ソウル市職員がスパイの罪に問われている控訴審裁判で、検察側が証拠として提出した中国当局のものとされる出入国管理記録について、検察の特別捜査チームは14日、ねつ造されたものであるとして、国家情報院の処長と瀋陽の韓国総領事館の領事2人を新たに公文書偽造などの容疑で在宅起訴しました。

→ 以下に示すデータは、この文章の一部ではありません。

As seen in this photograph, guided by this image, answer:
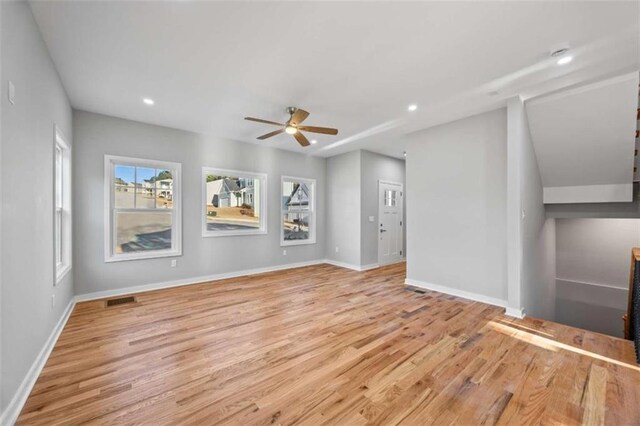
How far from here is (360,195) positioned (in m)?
6.07

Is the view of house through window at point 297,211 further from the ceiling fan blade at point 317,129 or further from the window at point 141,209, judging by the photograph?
the ceiling fan blade at point 317,129

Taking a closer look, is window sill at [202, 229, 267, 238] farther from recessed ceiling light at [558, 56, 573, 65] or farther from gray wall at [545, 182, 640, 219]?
gray wall at [545, 182, 640, 219]

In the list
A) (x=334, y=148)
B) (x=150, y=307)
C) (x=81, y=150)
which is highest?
(x=334, y=148)

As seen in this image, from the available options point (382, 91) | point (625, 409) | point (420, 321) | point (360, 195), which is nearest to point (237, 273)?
point (360, 195)

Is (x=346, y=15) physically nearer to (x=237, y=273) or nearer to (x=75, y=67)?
(x=75, y=67)

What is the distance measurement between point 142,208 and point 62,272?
1.54 meters

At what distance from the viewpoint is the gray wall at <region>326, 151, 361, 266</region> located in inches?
242

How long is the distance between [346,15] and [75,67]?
2.91 meters

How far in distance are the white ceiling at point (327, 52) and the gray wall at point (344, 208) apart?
2427mm

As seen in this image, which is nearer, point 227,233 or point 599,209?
point 599,209

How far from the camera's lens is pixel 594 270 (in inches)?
220

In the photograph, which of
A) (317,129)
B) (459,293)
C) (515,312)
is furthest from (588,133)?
(317,129)

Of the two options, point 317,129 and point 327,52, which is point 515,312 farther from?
point 327,52

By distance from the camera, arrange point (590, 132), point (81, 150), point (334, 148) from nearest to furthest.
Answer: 1. point (590, 132)
2. point (81, 150)
3. point (334, 148)
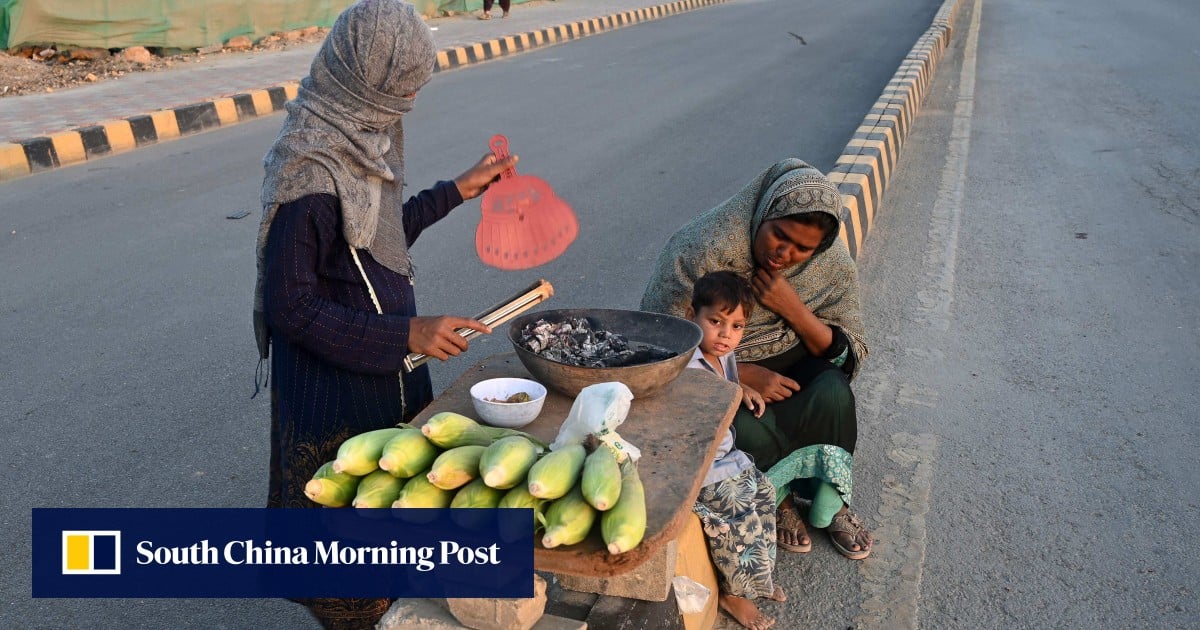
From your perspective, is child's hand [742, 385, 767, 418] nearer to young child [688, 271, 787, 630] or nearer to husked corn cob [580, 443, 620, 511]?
young child [688, 271, 787, 630]

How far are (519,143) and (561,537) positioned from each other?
761cm

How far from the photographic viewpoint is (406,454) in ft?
6.15

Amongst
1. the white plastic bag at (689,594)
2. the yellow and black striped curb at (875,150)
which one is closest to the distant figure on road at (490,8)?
the yellow and black striped curb at (875,150)

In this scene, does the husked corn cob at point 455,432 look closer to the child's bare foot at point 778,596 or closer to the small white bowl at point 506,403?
the small white bowl at point 506,403

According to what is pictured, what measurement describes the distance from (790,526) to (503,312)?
142 cm

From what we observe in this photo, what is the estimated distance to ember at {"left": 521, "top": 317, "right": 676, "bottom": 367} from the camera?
238cm

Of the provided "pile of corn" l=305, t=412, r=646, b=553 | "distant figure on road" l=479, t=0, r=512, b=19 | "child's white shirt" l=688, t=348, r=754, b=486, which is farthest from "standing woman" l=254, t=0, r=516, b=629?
"distant figure on road" l=479, t=0, r=512, b=19

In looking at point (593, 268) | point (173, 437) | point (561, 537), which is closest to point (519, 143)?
point (593, 268)

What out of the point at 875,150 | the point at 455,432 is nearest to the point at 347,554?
the point at 455,432

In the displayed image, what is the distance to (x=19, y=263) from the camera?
5609 millimetres

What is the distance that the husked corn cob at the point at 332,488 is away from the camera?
1.84 metres

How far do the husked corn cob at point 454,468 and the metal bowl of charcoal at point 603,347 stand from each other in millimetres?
433

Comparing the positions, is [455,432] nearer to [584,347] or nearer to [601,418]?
[601,418]

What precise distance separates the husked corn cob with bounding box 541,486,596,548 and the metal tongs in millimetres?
612
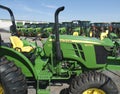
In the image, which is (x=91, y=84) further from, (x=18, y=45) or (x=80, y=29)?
(x=80, y=29)

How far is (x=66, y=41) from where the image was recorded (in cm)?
596

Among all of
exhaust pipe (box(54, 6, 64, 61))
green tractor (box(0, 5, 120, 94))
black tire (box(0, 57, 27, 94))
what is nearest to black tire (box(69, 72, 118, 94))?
green tractor (box(0, 5, 120, 94))

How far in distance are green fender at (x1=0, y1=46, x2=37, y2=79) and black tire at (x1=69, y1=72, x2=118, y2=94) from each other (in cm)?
88

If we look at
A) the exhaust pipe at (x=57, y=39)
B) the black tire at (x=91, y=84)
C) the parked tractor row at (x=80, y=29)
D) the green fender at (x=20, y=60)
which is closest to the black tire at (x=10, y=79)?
the green fender at (x=20, y=60)

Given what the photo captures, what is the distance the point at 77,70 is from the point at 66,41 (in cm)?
69

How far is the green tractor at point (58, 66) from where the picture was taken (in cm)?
536

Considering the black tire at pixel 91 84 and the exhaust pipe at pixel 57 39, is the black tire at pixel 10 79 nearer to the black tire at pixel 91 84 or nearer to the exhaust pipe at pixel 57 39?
the exhaust pipe at pixel 57 39

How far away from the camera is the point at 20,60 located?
5742 mm

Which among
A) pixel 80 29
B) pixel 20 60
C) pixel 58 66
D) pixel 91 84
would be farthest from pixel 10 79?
pixel 80 29

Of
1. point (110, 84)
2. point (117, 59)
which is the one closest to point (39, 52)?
point (110, 84)

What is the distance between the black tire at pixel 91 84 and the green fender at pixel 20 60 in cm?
88

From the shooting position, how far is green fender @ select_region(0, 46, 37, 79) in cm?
562

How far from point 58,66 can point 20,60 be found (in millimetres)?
823

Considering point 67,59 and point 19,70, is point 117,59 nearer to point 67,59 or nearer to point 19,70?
point 67,59
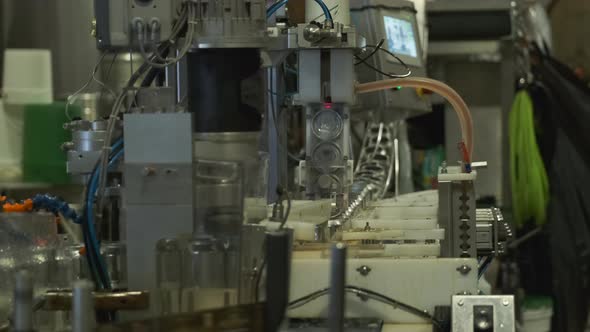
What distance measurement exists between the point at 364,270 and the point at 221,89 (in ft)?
1.10

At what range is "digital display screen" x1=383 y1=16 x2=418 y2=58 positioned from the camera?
291cm

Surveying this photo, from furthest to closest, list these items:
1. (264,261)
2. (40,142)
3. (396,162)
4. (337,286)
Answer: (40,142)
(396,162)
(264,261)
(337,286)

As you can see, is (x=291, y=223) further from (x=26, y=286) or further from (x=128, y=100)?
(x=26, y=286)

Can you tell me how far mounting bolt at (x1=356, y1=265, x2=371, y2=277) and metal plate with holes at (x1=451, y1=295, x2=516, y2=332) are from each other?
0.14 meters

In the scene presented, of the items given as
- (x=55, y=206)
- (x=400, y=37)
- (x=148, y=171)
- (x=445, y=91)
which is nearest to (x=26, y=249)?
(x=55, y=206)

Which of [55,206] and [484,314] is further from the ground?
[55,206]

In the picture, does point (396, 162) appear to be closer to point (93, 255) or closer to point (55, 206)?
point (55, 206)

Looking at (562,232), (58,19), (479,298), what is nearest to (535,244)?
(562,232)

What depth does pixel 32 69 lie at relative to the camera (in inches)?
157

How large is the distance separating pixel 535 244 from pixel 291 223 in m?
2.73

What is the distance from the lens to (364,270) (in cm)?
152

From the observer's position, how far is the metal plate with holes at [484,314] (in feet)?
4.73

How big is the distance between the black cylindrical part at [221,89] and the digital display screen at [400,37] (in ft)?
4.64

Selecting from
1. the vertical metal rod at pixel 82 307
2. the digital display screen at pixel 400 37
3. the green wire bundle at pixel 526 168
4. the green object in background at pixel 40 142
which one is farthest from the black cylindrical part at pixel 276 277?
the green wire bundle at pixel 526 168
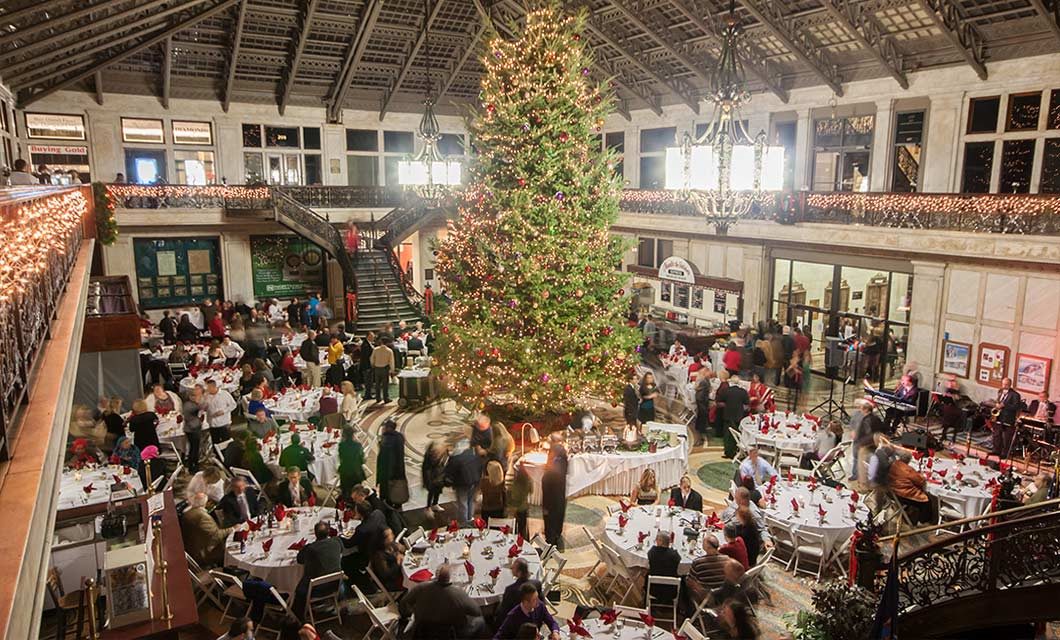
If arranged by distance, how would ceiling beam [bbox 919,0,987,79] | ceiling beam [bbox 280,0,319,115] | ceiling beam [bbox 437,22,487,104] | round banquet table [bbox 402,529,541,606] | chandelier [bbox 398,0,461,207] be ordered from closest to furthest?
round banquet table [bbox 402,529,541,606] < ceiling beam [bbox 919,0,987,79] < chandelier [bbox 398,0,461,207] < ceiling beam [bbox 280,0,319,115] < ceiling beam [bbox 437,22,487,104]

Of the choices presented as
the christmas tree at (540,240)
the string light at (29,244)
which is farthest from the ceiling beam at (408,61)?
the string light at (29,244)

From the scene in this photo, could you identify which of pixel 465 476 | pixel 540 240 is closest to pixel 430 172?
pixel 540 240

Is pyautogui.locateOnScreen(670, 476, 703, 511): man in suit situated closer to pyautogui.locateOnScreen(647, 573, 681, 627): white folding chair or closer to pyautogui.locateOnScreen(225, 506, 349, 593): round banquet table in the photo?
pyautogui.locateOnScreen(647, 573, 681, 627): white folding chair

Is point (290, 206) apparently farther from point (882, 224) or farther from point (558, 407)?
point (882, 224)

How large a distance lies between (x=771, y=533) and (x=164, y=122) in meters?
22.2

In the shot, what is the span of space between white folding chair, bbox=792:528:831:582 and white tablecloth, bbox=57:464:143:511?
8094 mm

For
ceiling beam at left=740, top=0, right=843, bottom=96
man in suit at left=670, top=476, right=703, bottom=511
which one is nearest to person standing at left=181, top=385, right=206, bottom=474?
man in suit at left=670, top=476, right=703, bottom=511

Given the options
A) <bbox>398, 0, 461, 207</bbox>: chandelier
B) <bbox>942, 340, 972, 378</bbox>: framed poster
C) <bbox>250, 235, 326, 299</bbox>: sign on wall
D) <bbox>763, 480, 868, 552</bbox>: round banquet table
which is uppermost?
<bbox>398, 0, 461, 207</bbox>: chandelier

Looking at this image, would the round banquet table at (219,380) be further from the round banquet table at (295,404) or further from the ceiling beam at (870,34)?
the ceiling beam at (870,34)

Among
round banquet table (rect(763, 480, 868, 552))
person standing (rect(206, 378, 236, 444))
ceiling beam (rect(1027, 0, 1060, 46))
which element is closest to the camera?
round banquet table (rect(763, 480, 868, 552))

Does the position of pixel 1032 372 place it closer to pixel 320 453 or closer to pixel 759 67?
pixel 759 67

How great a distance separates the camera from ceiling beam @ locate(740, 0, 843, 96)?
53.6 ft

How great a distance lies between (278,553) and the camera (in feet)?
25.6

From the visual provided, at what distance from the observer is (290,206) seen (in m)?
22.5
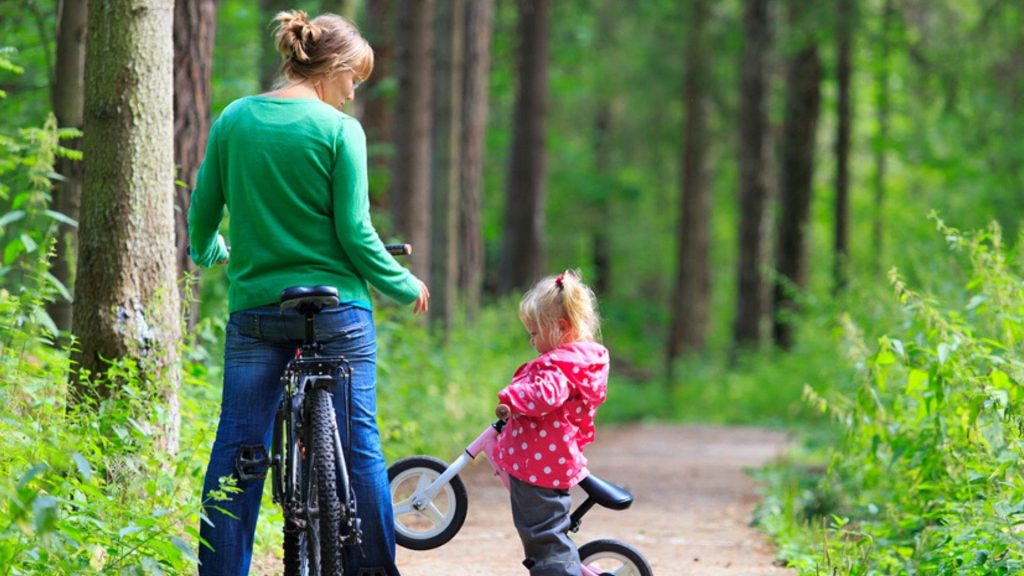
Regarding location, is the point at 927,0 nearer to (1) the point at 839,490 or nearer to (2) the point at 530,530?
(1) the point at 839,490

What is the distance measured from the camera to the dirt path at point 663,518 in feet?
21.3

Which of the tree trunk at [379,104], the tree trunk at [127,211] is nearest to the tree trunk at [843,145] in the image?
the tree trunk at [379,104]

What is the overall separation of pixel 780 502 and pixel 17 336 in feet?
18.5

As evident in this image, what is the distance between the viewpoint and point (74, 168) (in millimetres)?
7816

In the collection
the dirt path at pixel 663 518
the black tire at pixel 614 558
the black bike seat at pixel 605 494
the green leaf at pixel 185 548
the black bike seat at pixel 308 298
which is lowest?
the dirt path at pixel 663 518

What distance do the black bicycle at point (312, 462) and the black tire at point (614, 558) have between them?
93 centimetres

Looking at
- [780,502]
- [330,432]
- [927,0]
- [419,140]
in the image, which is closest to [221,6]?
[419,140]

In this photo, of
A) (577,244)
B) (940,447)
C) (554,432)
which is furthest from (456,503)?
(577,244)

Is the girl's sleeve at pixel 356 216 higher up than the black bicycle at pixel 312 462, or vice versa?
the girl's sleeve at pixel 356 216

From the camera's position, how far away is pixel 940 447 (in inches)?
247

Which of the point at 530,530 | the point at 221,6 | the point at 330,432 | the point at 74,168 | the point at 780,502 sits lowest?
the point at 780,502

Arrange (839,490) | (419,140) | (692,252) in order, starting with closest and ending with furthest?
1. (839,490)
2. (419,140)
3. (692,252)

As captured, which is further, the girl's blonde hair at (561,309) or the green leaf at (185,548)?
the girl's blonde hair at (561,309)

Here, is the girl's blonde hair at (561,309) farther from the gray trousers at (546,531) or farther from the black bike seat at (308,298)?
the black bike seat at (308,298)
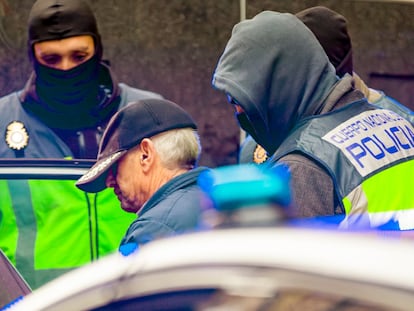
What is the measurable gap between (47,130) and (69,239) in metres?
0.63

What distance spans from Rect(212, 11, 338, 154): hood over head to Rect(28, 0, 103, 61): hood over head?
1.62m

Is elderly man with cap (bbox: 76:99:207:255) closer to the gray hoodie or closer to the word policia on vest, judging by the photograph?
the gray hoodie

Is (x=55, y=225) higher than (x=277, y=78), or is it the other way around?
(x=277, y=78)

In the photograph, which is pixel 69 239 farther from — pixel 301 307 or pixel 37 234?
pixel 301 307

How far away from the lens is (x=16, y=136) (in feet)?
16.1

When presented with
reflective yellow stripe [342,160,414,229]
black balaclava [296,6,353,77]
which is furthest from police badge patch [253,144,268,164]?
reflective yellow stripe [342,160,414,229]

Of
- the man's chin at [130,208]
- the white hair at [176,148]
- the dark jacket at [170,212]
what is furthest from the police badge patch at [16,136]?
the dark jacket at [170,212]

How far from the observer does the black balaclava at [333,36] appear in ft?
14.6

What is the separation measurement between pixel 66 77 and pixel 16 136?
355 millimetres

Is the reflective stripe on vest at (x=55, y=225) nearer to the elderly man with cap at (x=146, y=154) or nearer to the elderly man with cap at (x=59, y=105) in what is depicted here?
the elderly man with cap at (x=59, y=105)

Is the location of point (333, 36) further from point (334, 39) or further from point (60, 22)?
point (60, 22)

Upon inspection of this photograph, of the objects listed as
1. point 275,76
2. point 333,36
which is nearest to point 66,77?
point 333,36

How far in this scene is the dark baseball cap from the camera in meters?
3.78

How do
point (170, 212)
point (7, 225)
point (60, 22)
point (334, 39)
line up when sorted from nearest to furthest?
point (170, 212) < point (334, 39) < point (7, 225) < point (60, 22)
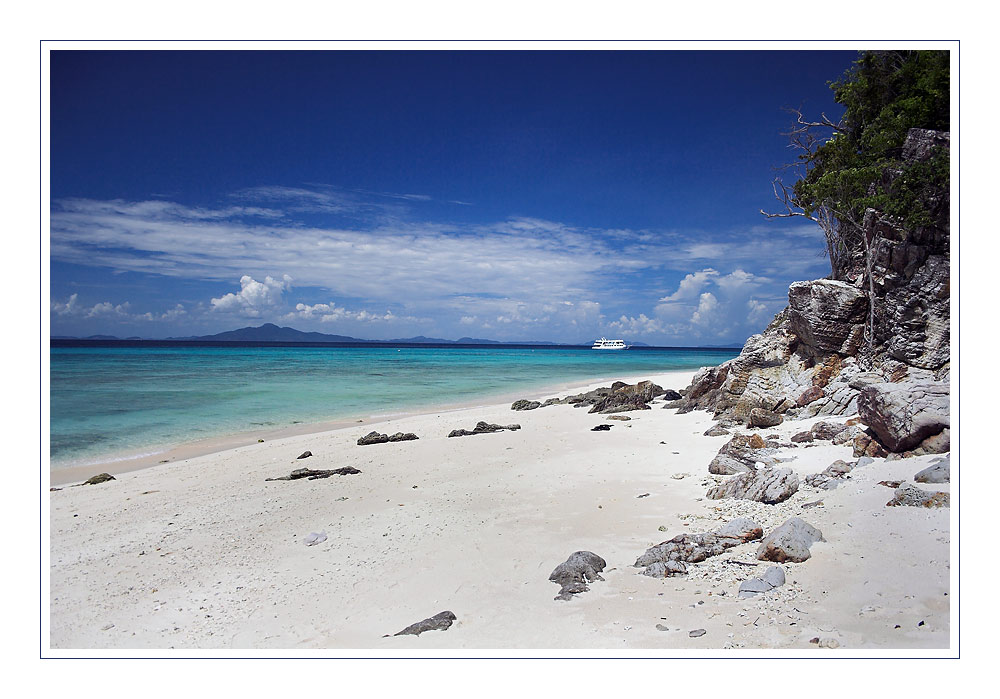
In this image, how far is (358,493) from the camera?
4.05m

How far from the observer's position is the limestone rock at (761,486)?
3107 millimetres

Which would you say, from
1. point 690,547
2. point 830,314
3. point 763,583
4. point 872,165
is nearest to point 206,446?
point 690,547

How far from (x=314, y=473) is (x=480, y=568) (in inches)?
94.3

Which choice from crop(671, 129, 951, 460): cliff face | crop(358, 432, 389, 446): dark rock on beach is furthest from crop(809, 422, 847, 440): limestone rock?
crop(358, 432, 389, 446): dark rock on beach

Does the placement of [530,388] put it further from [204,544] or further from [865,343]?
[204,544]

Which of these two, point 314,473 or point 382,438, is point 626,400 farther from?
point 314,473

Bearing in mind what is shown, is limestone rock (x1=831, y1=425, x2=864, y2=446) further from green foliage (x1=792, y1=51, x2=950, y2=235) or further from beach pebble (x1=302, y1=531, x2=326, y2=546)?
A: beach pebble (x1=302, y1=531, x2=326, y2=546)

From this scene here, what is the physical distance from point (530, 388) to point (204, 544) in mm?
10993

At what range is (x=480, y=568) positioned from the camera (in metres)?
2.73

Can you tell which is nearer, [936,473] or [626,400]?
[936,473]

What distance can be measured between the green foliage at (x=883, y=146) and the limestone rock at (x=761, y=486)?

この裁判は、ソウル市職員の脱北男性が北韓に脱北者に関する情報を提供したとして、去年2月にスパイ容疑で起訴され、去年8月の一審で無罪となったのを不服として検察側が控訴し、スパイである証拠として、国家情報院が中国当局から入手したとされる被告男性の出入国管理記録を新たに提出していました。
ところが、この出入国管理記録がねつ造であるとの指摘が出たほか、ねつ造に関与したとして任意で取り調べを受けた中国籍の男性が自殺を図るなど疑惑が深まり、検察の捜査チームが捜査を進めていたものです。
その結果、検察の特別捜査チームでは、14日、国家情報院で北韓関係の捜査を進める54歳の処長が自殺図った被告らと、出入国管理記録を捏造したほか、瀋陽の韓国総領事館の領事がこの記録文書が公正な文書であるとする公文書を偽造したとして、公文書偽造などの容疑で在宅起訴したものです。
今回の疑惑に関連して、現在、国家情報院の課長で瀋陽の韓国総領事館で副領事の男性も任意で取り調べを受けていて、3月にやはり自殺を図っていて、検察では捜査を中断しています。
また、検察の特別捜査チームでは、国家情報院の南在俊(ナム・ジェジュン)院長については、この事件に関与した事実は確認できなかったと説明しています。